# About this exercise:
Write out the data below exactly, from its first line to the line containing "common name: thomson's gazelle", that line included.

Provided records: Begin

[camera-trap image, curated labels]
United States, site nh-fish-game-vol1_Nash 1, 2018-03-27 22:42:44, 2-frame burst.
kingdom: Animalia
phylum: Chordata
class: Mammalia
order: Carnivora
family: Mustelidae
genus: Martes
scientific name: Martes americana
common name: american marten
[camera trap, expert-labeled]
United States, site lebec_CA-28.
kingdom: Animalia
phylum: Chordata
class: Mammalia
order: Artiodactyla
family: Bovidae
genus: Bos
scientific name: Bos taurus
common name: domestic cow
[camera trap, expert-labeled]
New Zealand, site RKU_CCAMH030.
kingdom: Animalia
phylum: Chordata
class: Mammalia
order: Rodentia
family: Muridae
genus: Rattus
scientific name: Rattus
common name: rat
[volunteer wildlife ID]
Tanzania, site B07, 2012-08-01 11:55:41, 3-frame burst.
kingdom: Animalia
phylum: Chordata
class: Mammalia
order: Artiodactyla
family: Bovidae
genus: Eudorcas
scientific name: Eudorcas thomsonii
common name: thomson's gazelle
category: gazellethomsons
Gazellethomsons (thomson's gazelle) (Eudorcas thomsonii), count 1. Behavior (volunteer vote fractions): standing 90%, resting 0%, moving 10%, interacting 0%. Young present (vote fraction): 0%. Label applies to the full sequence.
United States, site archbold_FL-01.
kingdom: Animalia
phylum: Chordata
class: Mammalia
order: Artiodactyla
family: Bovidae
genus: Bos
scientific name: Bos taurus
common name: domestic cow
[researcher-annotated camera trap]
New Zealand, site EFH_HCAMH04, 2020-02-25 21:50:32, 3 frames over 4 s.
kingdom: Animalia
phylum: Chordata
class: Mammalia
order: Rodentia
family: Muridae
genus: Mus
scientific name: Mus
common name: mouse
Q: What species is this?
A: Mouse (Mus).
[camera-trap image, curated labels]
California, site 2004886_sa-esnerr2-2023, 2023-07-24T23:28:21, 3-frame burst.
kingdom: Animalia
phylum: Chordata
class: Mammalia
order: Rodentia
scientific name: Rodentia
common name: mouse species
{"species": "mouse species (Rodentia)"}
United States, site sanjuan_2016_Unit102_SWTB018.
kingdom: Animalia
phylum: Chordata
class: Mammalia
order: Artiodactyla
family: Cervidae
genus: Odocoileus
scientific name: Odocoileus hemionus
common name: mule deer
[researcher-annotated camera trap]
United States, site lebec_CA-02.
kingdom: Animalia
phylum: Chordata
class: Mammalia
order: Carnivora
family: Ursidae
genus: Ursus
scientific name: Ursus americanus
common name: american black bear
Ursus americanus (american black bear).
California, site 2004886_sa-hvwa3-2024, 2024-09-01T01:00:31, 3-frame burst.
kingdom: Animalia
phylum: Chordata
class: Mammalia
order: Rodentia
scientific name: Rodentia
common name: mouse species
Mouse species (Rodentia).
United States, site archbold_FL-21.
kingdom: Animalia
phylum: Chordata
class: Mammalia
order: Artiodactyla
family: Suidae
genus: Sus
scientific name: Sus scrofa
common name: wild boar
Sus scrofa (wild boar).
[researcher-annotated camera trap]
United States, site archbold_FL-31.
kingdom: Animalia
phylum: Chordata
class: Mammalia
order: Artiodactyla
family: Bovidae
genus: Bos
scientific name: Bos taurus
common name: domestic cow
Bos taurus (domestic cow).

Provided records: End

# Completed exercise:
[camera-trap image, curated labels]
United States, site nh-fish-game-vol1_Nash 1, 2018-03-27 22:42:44, 2-frame burst.
kingdom: Animalia
phylum: Chordata
class: Mammalia
order: Carnivora
family: Mustelidae
genus: Martes
scientific name: Martes americana
common name: american marten
[camera trap, expert-labeled]
United States, site lebec_CA-28.
kingdom: Animalia
phylum: Chordata
class: Mammalia
order: Artiodactyla
family: Bovidae
genus: Bos
scientific name: Bos taurus
common name: domestic cow
[camera trap, expert-labeled]
New Zealand, site RKU_CCAMH030.
kingdom: Animalia
phylum: Chordata
class: Mammalia
order: Rodentia
family: Muridae
genus: Rattus
scientific name: Rattus
common name: rat
[volunteer wildlife ID]
Tanzania, site B07, 2012-08-01 11:55:41, 3-frame burst.
kingdom: Animalia
phylum: Chordata
class: Mammalia
order: Artiodactyla
family: Bovidae
genus: Eudorcas
scientific name: Eudorcas thomsonii
common name: thomson's gazelle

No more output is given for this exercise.